Sunday, September 04, 2011

Consumer vs business application

Having the same software for consumer and business market is something that most people think is OK, but it is not. Now it is not that only these two market segments exists, there should always exist some in between - like artists and students.

During 80s it was very clear: PC was a business machine. Consumers had Commodore, Atari or Sega and Nintendo, and artists had Mac. All of a sudden, in 90s things changed. Commodore and Atari went to near oblivion, so only PCs left and consoles. But consoles were too much single-purpose, so only PCs left as general purpose consumer computers. And it lasted until 2010. But then it was iPad. Steve Jobs saw how much consumers needed appliance that would just work.

But it caused the view that consumer applications are going to take over the business. Oh, how wrong is that. Even Steven Sinofsky, Windows division president said something like that.

First, there is general problem in motivation - consumers usually want to surf, and business users usually want to take away distractions. Surf started with remote control, and it is quite obvious that consumers want to face different and sometimes random content. That is part of the fun.
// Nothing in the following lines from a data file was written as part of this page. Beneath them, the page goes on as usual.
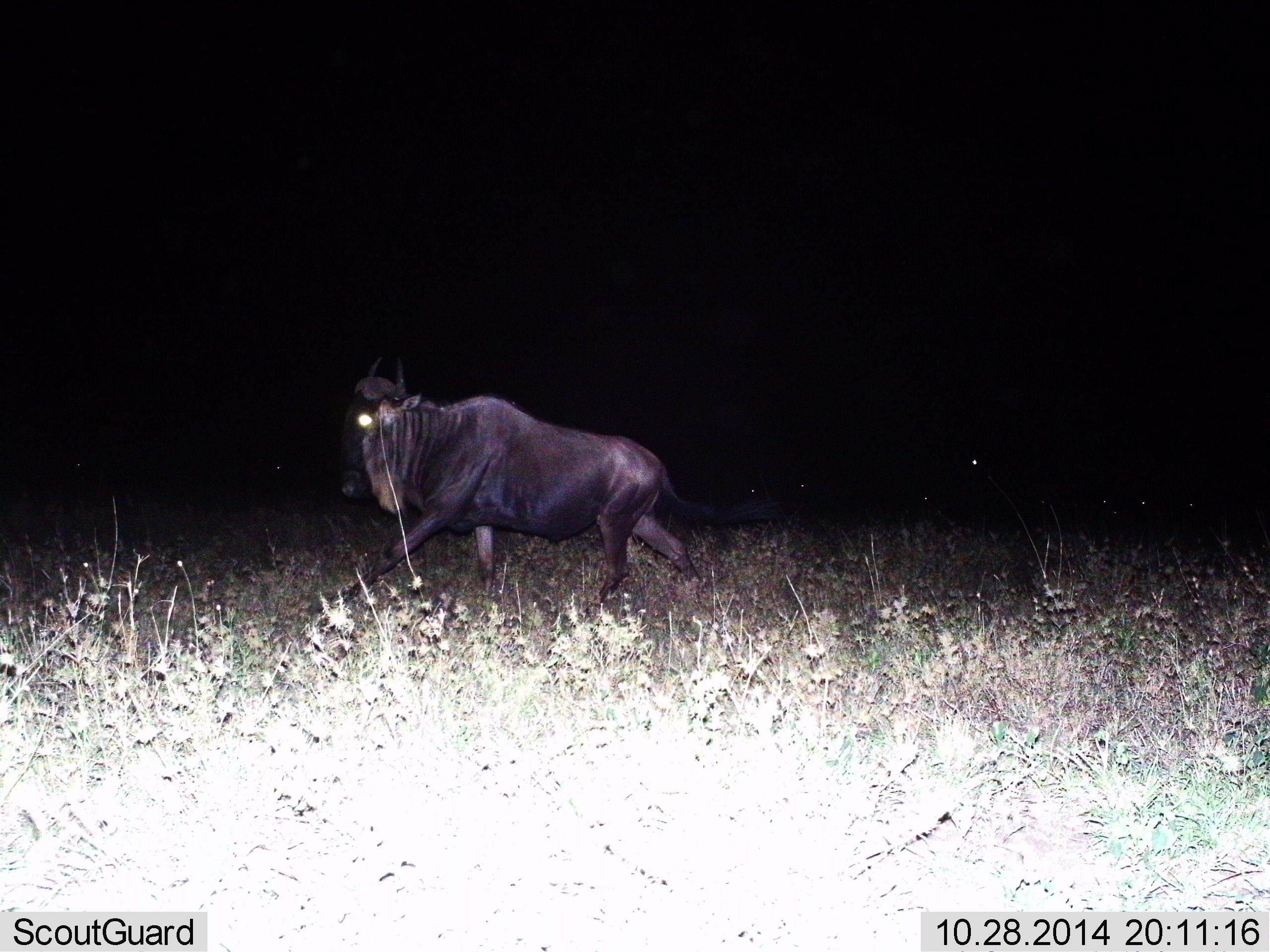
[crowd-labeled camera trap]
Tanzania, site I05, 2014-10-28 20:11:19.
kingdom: Animalia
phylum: Chordata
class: Mammalia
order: Artiodactyla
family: Bovidae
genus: Connochaetes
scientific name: Connochaetes taurinus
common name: blue wildebeest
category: wildebeest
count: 1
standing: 10%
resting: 0%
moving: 100%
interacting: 0%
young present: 0%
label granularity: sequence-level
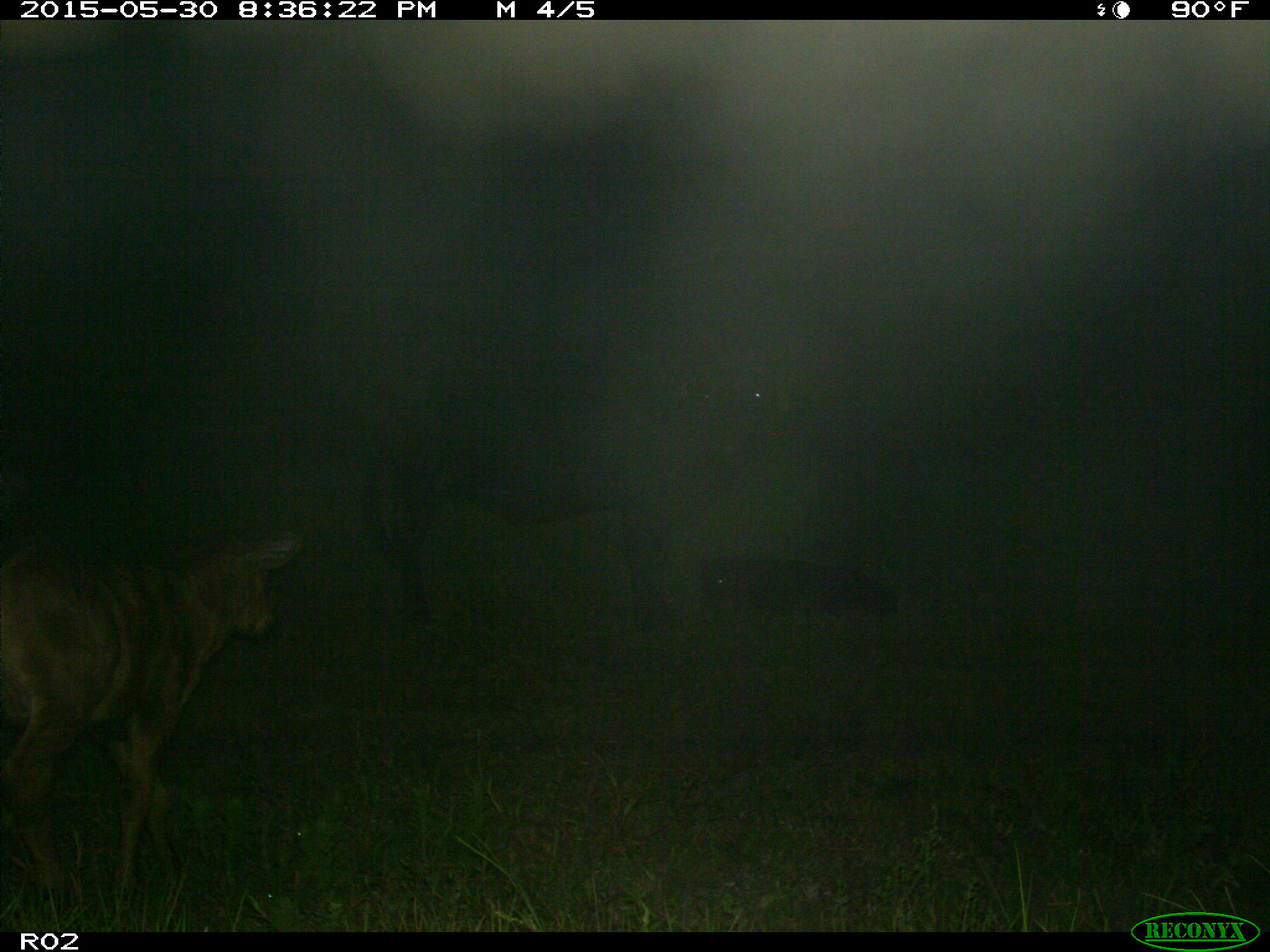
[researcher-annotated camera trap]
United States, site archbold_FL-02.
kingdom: Animalia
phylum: Chordata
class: Mammalia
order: Artiodactyla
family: Bovidae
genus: Bos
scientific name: Bos taurus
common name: domestic cow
Second, businesses are not ready to trade-off flexibility for simplicity, consumers are. You can't say that you can't service the consumers because your IT doesn't support that. You can't expect to pay higher taxes because your IT doesn't support that. So, you must be able to do everything and even some marginal cases, which makes systems much more complex.

Third, security as in business software you must be able to audit, track and protect nearly everything. Consumers usually don't need it.

So that's it. You can obviously have the same platform for both purposes (like HTML or Java or .Net), but you need different applications and interfaces to succeed.